CALERA - With all the promise of a new year comes the harsh reality of rural Oklahoma’s old problems: A slice of the drug culture which permeates the underbelly of American vice.
Like many communities across the land, Calera has a drug problem. Much of that drug problem is simply passing through on Highway 69/75. Occasionally, police in towns like Colbert, Calera, Durant and Caddo ensnare suspected addicts as they drive through.
A sampling of police reports provided by Calera Police Department since the start of 2014 shows the depth of addiction to one of the most dangerous drugs of our time: crystal meth.
Three out of five of the reports provided to the Durant Daily Democrat by Calera police end in meth possession arrests. A fourth resulted in a prescription drug possession arrest.

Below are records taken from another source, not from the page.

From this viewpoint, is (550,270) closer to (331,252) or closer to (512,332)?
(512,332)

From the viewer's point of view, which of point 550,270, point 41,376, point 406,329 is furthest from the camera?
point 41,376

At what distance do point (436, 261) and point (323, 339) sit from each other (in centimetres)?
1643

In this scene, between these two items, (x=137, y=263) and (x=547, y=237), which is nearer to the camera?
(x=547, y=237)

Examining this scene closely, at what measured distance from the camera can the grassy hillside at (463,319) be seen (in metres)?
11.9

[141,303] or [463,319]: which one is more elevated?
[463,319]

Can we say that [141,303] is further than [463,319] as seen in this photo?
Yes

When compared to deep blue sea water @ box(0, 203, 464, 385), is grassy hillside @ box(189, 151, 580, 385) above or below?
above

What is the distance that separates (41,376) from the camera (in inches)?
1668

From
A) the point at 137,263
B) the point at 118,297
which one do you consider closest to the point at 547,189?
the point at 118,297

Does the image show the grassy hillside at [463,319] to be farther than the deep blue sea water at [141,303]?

This was the outcome for just a handful of traffic stops made by Calera police in the first 10 days of the year. But these incidents indicate that the image of our tranquil community is cloaked by a significant and likely growing segment of our local community who frequently and often openly transport and smoke the white powdery substance from homemade pipes.
In the pre-dawn hours of Jan. 4, a Calera patrolman stopped a car with expired tags. A search revealed crystal meth inside the car, as well as a passenger with a warrant for failing to appear in Bryan County Court on a previous charge of meth possession.

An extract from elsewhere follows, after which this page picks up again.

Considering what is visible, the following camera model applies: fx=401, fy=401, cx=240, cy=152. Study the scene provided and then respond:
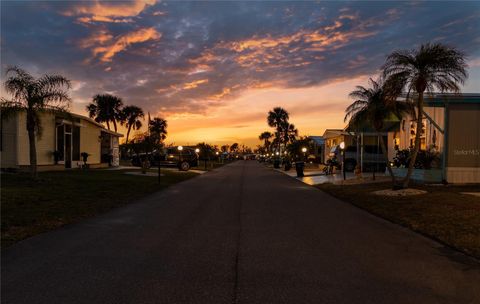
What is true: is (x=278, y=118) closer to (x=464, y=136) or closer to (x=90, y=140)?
(x=90, y=140)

Paul Anthony Lopez was arrested on the warrant. The driver, Alexandria Autumn Blackwell, was arrested on suspicion of possession of meth, drug paraphernalia and issued a citation for the expired tags.

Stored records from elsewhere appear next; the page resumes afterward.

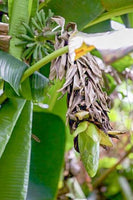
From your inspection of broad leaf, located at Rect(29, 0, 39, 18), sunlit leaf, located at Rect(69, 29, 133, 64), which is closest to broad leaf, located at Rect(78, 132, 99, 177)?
sunlit leaf, located at Rect(69, 29, 133, 64)

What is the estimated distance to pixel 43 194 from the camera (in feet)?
2.29

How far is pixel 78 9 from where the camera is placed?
1.95 ft

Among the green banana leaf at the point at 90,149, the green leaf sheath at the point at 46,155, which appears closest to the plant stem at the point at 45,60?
the green banana leaf at the point at 90,149

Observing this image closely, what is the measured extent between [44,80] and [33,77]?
0.02 m

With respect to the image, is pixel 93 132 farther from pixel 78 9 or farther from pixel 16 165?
pixel 78 9

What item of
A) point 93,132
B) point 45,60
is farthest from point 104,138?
point 45,60

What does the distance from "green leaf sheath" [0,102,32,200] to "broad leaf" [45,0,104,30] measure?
205mm

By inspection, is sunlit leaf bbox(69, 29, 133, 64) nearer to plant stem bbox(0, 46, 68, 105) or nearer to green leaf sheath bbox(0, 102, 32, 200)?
plant stem bbox(0, 46, 68, 105)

On last Thursday evening, Calera Assistant Police Chief T.J. White observed a swerving car and made a traffic stop. The driver tried to blame the fog for her swerving, and the cold night air made it difficult for White to initiate a sobriety test on the driver.
But the driver agreed to a breath test and White’s device indicated the driver was under the influence of alcohol. A search of the vehicle revealed the tell-tale “short straw with a baggie rolled up inside that contained a white powder residue.”
Mercedes Najafi, from Texas, was booked into Bryan County Jail for possession of meth, possession of drug paraphernalia and transporting an open container of beer.
The next day, Calera police were informed of a custody dispute which potentially involved narcotics, weapons and nine-year-old twins. Police immediately went to the home in question and witnessed a vehicle matching the reported description in the vicinity.
A woman got out of the car and initially refused to let police near the car, which had the two children inside. The woman was arrested and police found a loaded pistol in the floorboard as well as numerous drug-related items.
Nicole Rackley was booked into jail for transporting a loaded firearm, possession of marijuana and meth, and speeding.
More importantly, Child Protective Services were contacted and the children were released to their grandfather. They were reunited with their father later in the evening.